The crucial issue in the case revolved around whether the driver’s licence and licence plate number constituted personally identifiable information. For organizations seeking to comply with the law, one of the first questions they ask is whether the information they collect, use, and disclose is personally identifiable.  If it falls outside that standard – perhaps the information has been anonymized or contains no details that can be traced back to a particular person – the privacy rights and obligations found in the law do not apply. In fact, organizations often seek to “de-identify” personally identifiable information so they are not bound by typical consent and disclosure requirements.

The formal definition of personal information is notoriously flexible, stating only that “personal information means information about an identifiable individual.” Privacy commissioners and courts across the country have interpreted this definition broadly, concluding that it captures any information about a specific person.
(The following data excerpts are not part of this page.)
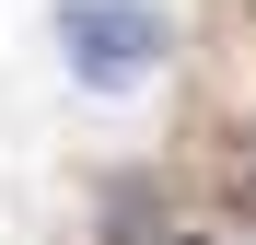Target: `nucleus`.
Masks as SVG:
<instances>
[{
    "label": "nucleus",
    "mask_w": 256,
    "mask_h": 245,
    "mask_svg": "<svg viewBox=\"0 0 256 245\" xmlns=\"http://www.w3.org/2000/svg\"><path fill=\"white\" fill-rule=\"evenodd\" d=\"M58 47H70V82L82 94H128L152 59H163V24L140 0H70L58 12Z\"/></svg>",
    "instance_id": "f257e3e1"
},
{
    "label": "nucleus",
    "mask_w": 256,
    "mask_h": 245,
    "mask_svg": "<svg viewBox=\"0 0 256 245\" xmlns=\"http://www.w3.org/2000/svg\"><path fill=\"white\" fill-rule=\"evenodd\" d=\"M198 245H210V233H198Z\"/></svg>",
    "instance_id": "f03ea898"
}]
</instances>
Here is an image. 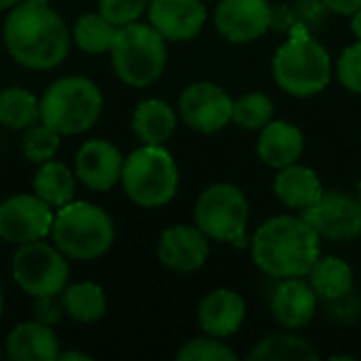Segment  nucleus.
I'll use <instances>...</instances> for the list:
<instances>
[{
	"instance_id": "obj_8",
	"label": "nucleus",
	"mask_w": 361,
	"mask_h": 361,
	"mask_svg": "<svg viewBox=\"0 0 361 361\" xmlns=\"http://www.w3.org/2000/svg\"><path fill=\"white\" fill-rule=\"evenodd\" d=\"M195 226L209 239L231 243L237 250L250 245L247 222L250 203L243 190L231 182H218L207 186L195 203Z\"/></svg>"
},
{
	"instance_id": "obj_1",
	"label": "nucleus",
	"mask_w": 361,
	"mask_h": 361,
	"mask_svg": "<svg viewBox=\"0 0 361 361\" xmlns=\"http://www.w3.org/2000/svg\"><path fill=\"white\" fill-rule=\"evenodd\" d=\"M2 42L15 63L49 72L61 66L72 47V32L49 4L21 0L2 23Z\"/></svg>"
},
{
	"instance_id": "obj_36",
	"label": "nucleus",
	"mask_w": 361,
	"mask_h": 361,
	"mask_svg": "<svg viewBox=\"0 0 361 361\" xmlns=\"http://www.w3.org/2000/svg\"><path fill=\"white\" fill-rule=\"evenodd\" d=\"M57 361H91V355L82 351H61Z\"/></svg>"
},
{
	"instance_id": "obj_32",
	"label": "nucleus",
	"mask_w": 361,
	"mask_h": 361,
	"mask_svg": "<svg viewBox=\"0 0 361 361\" xmlns=\"http://www.w3.org/2000/svg\"><path fill=\"white\" fill-rule=\"evenodd\" d=\"M336 78L347 91L361 95V40L341 53L336 61Z\"/></svg>"
},
{
	"instance_id": "obj_42",
	"label": "nucleus",
	"mask_w": 361,
	"mask_h": 361,
	"mask_svg": "<svg viewBox=\"0 0 361 361\" xmlns=\"http://www.w3.org/2000/svg\"><path fill=\"white\" fill-rule=\"evenodd\" d=\"M27 2H36V4H51V0H27Z\"/></svg>"
},
{
	"instance_id": "obj_24",
	"label": "nucleus",
	"mask_w": 361,
	"mask_h": 361,
	"mask_svg": "<svg viewBox=\"0 0 361 361\" xmlns=\"http://www.w3.org/2000/svg\"><path fill=\"white\" fill-rule=\"evenodd\" d=\"M307 277L324 302L345 298L353 292V271L338 256H319Z\"/></svg>"
},
{
	"instance_id": "obj_28",
	"label": "nucleus",
	"mask_w": 361,
	"mask_h": 361,
	"mask_svg": "<svg viewBox=\"0 0 361 361\" xmlns=\"http://www.w3.org/2000/svg\"><path fill=\"white\" fill-rule=\"evenodd\" d=\"M72 42L89 55H99V53H110L118 25H114L110 19H106L99 11L97 13H85L80 15L74 25H72Z\"/></svg>"
},
{
	"instance_id": "obj_35",
	"label": "nucleus",
	"mask_w": 361,
	"mask_h": 361,
	"mask_svg": "<svg viewBox=\"0 0 361 361\" xmlns=\"http://www.w3.org/2000/svg\"><path fill=\"white\" fill-rule=\"evenodd\" d=\"M324 6L336 15H353L361 8V0H322Z\"/></svg>"
},
{
	"instance_id": "obj_25",
	"label": "nucleus",
	"mask_w": 361,
	"mask_h": 361,
	"mask_svg": "<svg viewBox=\"0 0 361 361\" xmlns=\"http://www.w3.org/2000/svg\"><path fill=\"white\" fill-rule=\"evenodd\" d=\"M63 302V311L70 319L78 324H93L106 315L108 300L106 292L95 281H76L68 283L59 294Z\"/></svg>"
},
{
	"instance_id": "obj_5",
	"label": "nucleus",
	"mask_w": 361,
	"mask_h": 361,
	"mask_svg": "<svg viewBox=\"0 0 361 361\" xmlns=\"http://www.w3.org/2000/svg\"><path fill=\"white\" fill-rule=\"evenodd\" d=\"M121 186L127 199L144 209L167 205L180 186V171L165 146L142 144L125 157Z\"/></svg>"
},
{
	"instance_id": "obj_27",
	"label": "nucleus",
	"mask_w": 361,
	"mask_h": 361,
	"mask_svg": "<svg viewBox=\"0 0 361 361\" xmlns=\"http://www.w3.org/2000/svg\"><path fill=\"white\" fill-rule=\"evenodd\" d=\"M40 121V97L25 87L0 91V125L8 131H25Z\"/></svg>"
},
{
	"instance_id": "obj_11",
	"label": "nucleus",
	"mask_w": 361,
	"mask_h": 361,
	"mask_svg": "<svg viewBox=\"0 0 361 361\" xmlns=\"http://www.w3.org/2000/svg\"><path fill=\"white\" fill-rule=\"evenodd\" d=\"M300 216L311 224L319 239L347 243L361 237V203L341 190H326L322 199L302 209Z\"/></svg>"
},
{
	"instance_id": "obj_40",
	"label": "nucleus",
	"mask_w": 361,
	"mask_h": 361,
	"mask_svg": "<svg viewBox=\"0 0 361 361\" xmlns=\"http://www.w3.org/2000/svg\"><path fill=\"white\" fill-rule=\"evenodd\" d=\"M332 360H355L353 355H334Z\"/></svg>"
},
{
	"instance_id": "obj_4",
	"label": "nucleus",
	"mask_w": 361,
	"mask_h": 361,
	"mask_svg": "<svg viewBox=\"0 0 361 361\" xmlns=\"http://www.w3.org/2000/svg\"><path fill=\"white\" fill-rule=\"evenodd\" d=\"M104 112L102 89L82 74L55 78L40 95V121L59 135L89 131Z\"/></svg>"
},
{
	"instance_id": "obj_22",
	"label": "nucleus",
	"mask_w": 361,
	"mask_h": 361,
	"mask_svg": "<svg viewBox=\"0 0 361 361\" xmlns=\"http://www.w3.org/2000/svg\"><path fill=\"white\" fill-rule=\"evenodd\" d=\"M178 125L176 110L159 97L142 99L131 116V129L142 144L150 146H165L173 135Z\"/></svg>"
},
{
	"instance_id": "obj_34",
	"label": "nucleus",
	"mask_w": 361,
	"mask_h": 361,
	"mask_svg": "<svg viewBox=\"0 0 361 361\" xmlns=\"http://www.w3.org/2000/svg\"><path fill=\"white\" fill-rule=\"evenodd\" d=\"M63 315H66V311H63V302L59 296L32 298V319L47 324V326H57Z\"/></svg>"
},
{
	"instance_id": "obj_14",
	"label": "nucleus",
	"mask_w": 361,
	"mask_h": 361,
	"mask_svg": "<svg viewBox=\"0 0 361 361\" xmlns=\"http://www.w3.org/2000/svg\"><path fill=\"white\" fill-rule=\"evenodd\" d=\"M125 157L123 152L104 137L87 140L74 157V173L76 180L82 182L89 190L108 192L116 184H121Z\"/></svg>"
},
{
	"instance_id": "obj_31",
	"label": "nucleus",
	"mask_w": 361,
	"mask_h": 361,
	"mask_svg": "<svg viewBox=\"0 0 361 361\" xmlns=\"http://www.w3.org/2000/svg\"><path fill=\"white\" fill-rule=\"evenodd\" d=\"M178 361H237L239 355L222 343V338L214 336H201L184 343L180 351L176 353Z\"/></svg>"
},
{
	"instance_id": "obj_23",
	"label": "nucleus",
	"mask_w": 361,
	"mask_h": 361,
	"mask_svg": "<svg viewBox=\"0 0 361 361\" xmlns=\"http://www.w3.org/2000/svg\"><path fill=\"white\" fill-rule=\"evenodd\" d=\"M32 192L49 203L53 209L74 201L76 192V173L61 161L40 163L32 178Z\"/></svg>"
},
{
	"instance_id": "obj_43",
	"label": "nucleus",
	"mask_w": 361,
	"mask_h": 361,
	"mask_svg": "<svg viewBox=\"0 0 361 361\" xmlns=\"http://www.w3.org/2000/svg\"><path fill=\"white\" fill-rule=\"evenodd\" d=\"M0 357H2V349H0Z\"/></svg>"
},
{
	"instance_id": "obj_9",
	"label": "nucleus",
	"mask_w": 361,
	"mask_h": 361,
	"mask_svg": "<svg viewBox=\"0 0 361 361\" xmlns=\"http://www.w3.org/2000/svg\"><path fill=\"white\" fill-rule=\"evenodd\" d=\"M11 277L30 298L59 296L70 283V262L53 241L38 239L15 247Z\"/></svg>"
},
{
	"instance_id": "obj_16",
	"label": "nucleus",
	"mask_w": 361,
	"mask_h": 361,
	"mask_svg": "<svg viewBox=\"0 0 361 361\" xmlns=\"http://www.w3.org/2000/svg\"><path fill=\"white\" fill-rule=\"evenodd\" d=\"M159 262L173 273H195L209 258V237L190 224H176L161 233Z\"/></svg>"
},
{
	"instance_id": "obj_41",
	"label": "nucleus",
	"mask_w": 361,
	"mask_h": 361,
	"mask_svg": "<svg viewBox=\"0 0 361 361\" xmlns=\"http://www.w3.org/2000/svg\"><path fill=\"white\" fill-rule=\"evenodd\" d=\"M355 197H357V201L361 203V180L357 182V192H355Z\"/></svg>"
},
{
	"instance_id": "obj_30",
	"label": "nucleus",
	"mask_w": 361,
	"mask_h": 361,
	"mask_svg": "<svg viewBox=\"0 0 361 361\" xmlns=\"http://www.w3.org/2000/svg\"><path fill=\"white\" fill-rule=\"evenodd\" d=\"M59 144H61V135L55 129H51L49 125H44L42 121H38L36 125H32L23 131L21 152L30 163L40 165V163L55 159Z\"/></svg>"
},
{
	"instance_id": "obj_39",
	"label": "nucleus",
	"mask_w": 361,
	"mask_h": 361,
	"mask_svg": "<svg viewBox=\"0 0 361 361\" xmlns=\"http://www.w3.org/2000/svg\"><path fill=\"white\" fill-rule=\"evenodd\" d=\"M4 307H6V298H4V290H2V283H0V319L4 315Z\"/></svg>"
},
{
	"instance_id": "obj_33",
	"label": "nucleus",
	"mask_w": 361,
	"mask_h": 361,
	"mask_svg": "<svg viewBox=\"0 0 361 361\" xmlns=\"http://www.w3.org/2000/svg\"><path fill=\"white\" fill-rule=\"evenodd\" d=\"M148 2L150 0H97V8L106 19L121 27L140 21V17L148 11Z\"/></svg>"
},
{
	"instance_id": "obj_3",
	"label": "nucleus",
	"mask_w": 361,
	"mask_h": 361,
	"mask_svg": "<svg viewBox=\"0 0 361 361\" xmlns=\"http://www.w3.org/2000/svg\"><path fill=\"white\" fill-rule=\"evenodd\" d=\"M114 237L112 216L91 201H70L55 209L51 241L68 260H97L110 252Z\"/></svg>"
},
{
	"instance_id": "obj_15",
	"label": "nucleus",
	"mask_w": 361,
	"mask_h": 361,
	"mask_svg": "<svg viewBox=\"0 0 361 361\" xmlns=\"http://www.w3.org/2000/svg\"><path fill=\"white\" fill-rule=\"evenodd\" d=\"M148 23L171 42H186L201 34L207 21L203 0H150Z\"/></svg>"
},
{
	"instance_id": "obj_6",
	"label": "nucleus",
	"mask_w": 361,
	"mask_h": 361,
	"mask_svg": "<svg viewBox=\"0 0 361 361\" xmlns=\"http://www.w3.org/2000/svg\"><path fill=\"white\" fill-rule=\"evenodd\" d=\"M108 55L121 82L144 89L154 85L165 72L167 40L150 23L133 21L118 27Z\"/></svg>"
},
{
	"instance_id": "obj_13",
	"label": "nucleus",
	"mask_w": 361,
	"mask_h": 361,
	"mask_svg": "<svg viewBox=\"0 0 361 361\" xmlns=\"http://www.w3.org/2000/svg\"><path fill=\"white\" fill-rule=\"evenodd\" d=\"M273 11L269 0H220L214 13L218 34L233 44H247L269 32Z\"/></svg>"
},
{
	"instance_id": "obj_21",
	"label": "nucleus",
	"mask_w": 361,
	"mask_h": 361,
	"mask_svg": "<svg viewBox=\"0 0 361 361\" xmlns=\"http://www.w3.org/2000/svg\"><path fill=\"white\" fill-rule=\"evenodd\" d=\"M273 192L281 205L302 212L315 205L326 190L315 169L294 163V165L279 169L273 182Z\"/></svg>"
},
{
	"instance_id": "obj_19",
	"label": "nucleus",
	"mask_w": 361,
	"mask_h": 361,
	"mask_svg": "<svg viewBox=\"0 0 361 361\" xmlns=\"http://www.w3.org/2000/svg\"><path fill=\"white\" fill-rule=\"evenodd\" d=\"M61 343L53 326L27 319L17 324L4 341V355L11 361H57Z\"/></svg>"
},
{
	"instance_id": "obj_2",
	"label": "nucleus",
	"mask_w": 361,
	"mask_h": 361,
	"mask_svg": "<svg viewBox=\"0 0 361 361\" xmlns=\"http://www.w3.org/2000/svg\"><path fill=\"white\" fill-rule=\"evenodd\" d=\"M322 239L302 216H275L252 237L250 250L254 264L269 277H307L322 256Z\"/></svg>"
},
{
	"instance_id": "obj_38",
	"label": "nucleus",
	"mask_w": 361,
	"mask_h": 361,
	"mask_svg": "<svg viewBox=\"0 0 361 361\" xmlns=\"http://www.w3.org/2000/svg\"><path fill=\"white\" fill-rule=\"evenodd\" d=\"M21 0H0V11H11L15 4H19Z\"/></svg>"
},
{
	"instance_id": "obj_10",
	"label": "nucleus",
	"mask_w": 361,
	"mask_h": 361,
	"mask_svg": "<svg viewBox=\"0 0 361 361\" xmlns=\"http://www.w3.org/2000/svg\"><path fill=\"white\" fill-rule=\"evenodd\" d=\"M55 212L34 192H19L0 203V239L13 245L51 237Z\"/></svg>"
},
{
	"instance_id": "obj_44",
	"label": "nucleus",
	"mask_w": 361,
	"mask_h": 361,
	"mask_svg": "<svg viewBox=\"0 0 361 361\" xmlns=\"http://www.w3.org/2000/svg\"><path fill=\"white\" fill-rule=\"evenodd\" d=\"M203 2H205V0H203Z\"/></svg>"
},
{
	"instance_id": "obj_37",
	"label": "nucleus",
	"mask_w": 361,
	"mask_h": 361,
	"mask_svg": "<svg viewBox=\"0 0 361 361\" xmlns=\"http://www.w3.org/2000/svg\"><path fill=\"white\" fill-rule=\"evenodd\" d=\"M351 32L355 34L357 40H361V8L351 15Z\"/></svg>"
},
{
	"instance_id": "obj_20",
	"label": "nucleus",
	"mask_w": 361,
	"mask_h": 361,
	"mask_svg": "<svg viewBox=\"0 0 361 361\" xmlns=\"http://www.w3.org/2000/svg\"><path fill=\"white\" fill-rule=\"evenodd\" d=\"M256 152L264 165L279 171L288 165L298 163L305 152V135L294 123L273 118L267 127L260 129Z\"/></svg>"
},
{
	"instance_id": "obj_12",
	"label": "nucleus",
	"mask_w": 361,
	"mask_h": 361,
	"mask_svg": "<svg viewBox=\"0 0 361 361\" xmlns=\"http://www.w3.org/2000/svg\"><path fill=\"white\" fill-rule=\"evenodd\" d=\"M233 97L216 82L188 85L178 99L182 121L199 133H218L233 121Z\"/></svg>"
},
{
	"instance_id": "obj_26",
	"label": "nucleus",
	"mask_w": 361,
	"mask_h": 361,
	"mask_svg": "<svg viewBox=\"0 0 361 361\" xmlns=\"http://www.w3.org/2000/svg\"><path fill=\"white\" fill-rule=\"evenodd\" d=\"M250 361H317V349L302 336L279 332L262 338L247 355Z\"/></svg>"
},
{
	"instance_id": "obj_29",
	"label": "nucleus",
	"mask_w": 361,
	"mask_h": 361,
	"mask_svg": "<svg viewBox=\"0 0 361 361\" xmlns=\"http://www.w3.org/2000/svg\"><path fill=\"white\" fill-rule=\"evenodd\" d=\"M275 118V104L262 91H252L233 102V123L247 131H260Z\"/></svg>"
},
{
	"instance_id": "obj_17",
	"label": "nucleus",
	"mask_w": 361,
	"mask_h": 361,
	"mask_svg": "<svg viewBox=\"0 0 361 361\" xmlns=\"http://www.w3.org/2000/svg\"><path fill=\"white\" fill-rule=\"evenodd\" d=\"M319 296L311 288L309 279L292 277L281 279L279 288L271 298V313L275 322L288 330L307 328L317 313Z\"/></svg>"
},
{
	"instance_id": "obj_7",
	"label": "nucleus",
	"mask_w": 361,
	"mask_h": 361,
	"mask_svg": "<svg viewBox=\"0 0 361 361\" xmlns=\"http://www.w3.org/2000/svg\"><path fill=\"white\" fill-rule=\"evenodd\" d=\"M273 78L288 95L313 97L332 80L330 53L311 36H294L275 51Z\"/></svg>"
},
{
	"instance_id": "obj_18",
	"label": "nucleus",
	"mask_w": 361,
	"mask_h": 361,
	"mask_svg": "<svg viewBox=\"0 0 361 361\" xmlns=\"http://www.w3.org/2000/svg\"><path fill=\"white\" fill-rule=\"evenodd\" d=\"M197 319L203 334L228 338L237 334L245 322V300L235 290H214L199 302Z\"/></svg>"
}]
</instances>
The majority of the Alberta court came to a different conclusion. While it determined that the driver’s licence was personal information, it ruled that the licence plate information was not.  The majority reasoned that the licence plate information was linked to a specific vehicle, not a particular person. Moreover, it noted that the licence plate information was not private given that it is openly available for all to see.

A dissenting opinion noted that licence plate information traces back to an identifiable individual and should therefore be treated as personally identifiable information.

The final outcome of this case carries significant legal implications for privacy protection in Canada, particularly for online activities that raise many of the same issues.

For example, the privacy rights associated with Internet use, including browsing history, the installation of tracking cookies, and other online activities, often link back to a single IP address. The Privacy Commissioner of Canada has found that IP addresses are personally identifiable information and therefore covered by the law. Yet IP addresses bear a striking resemblance to licence plate information – they are openly available for all to see and link not to a specific person, but rather to a particular subscriber. The Internet user might be the same person as the subscriber, but that is not necessarily the case.

If the Alberta approach of limiting the scope of personally identifiable information stands, the privacy protections associated with IP addresses would likely be lost. That would allow organizations to collect, use, and disclose IP address information without regard for the privacy rights and obligations that many Canadians now take for granted.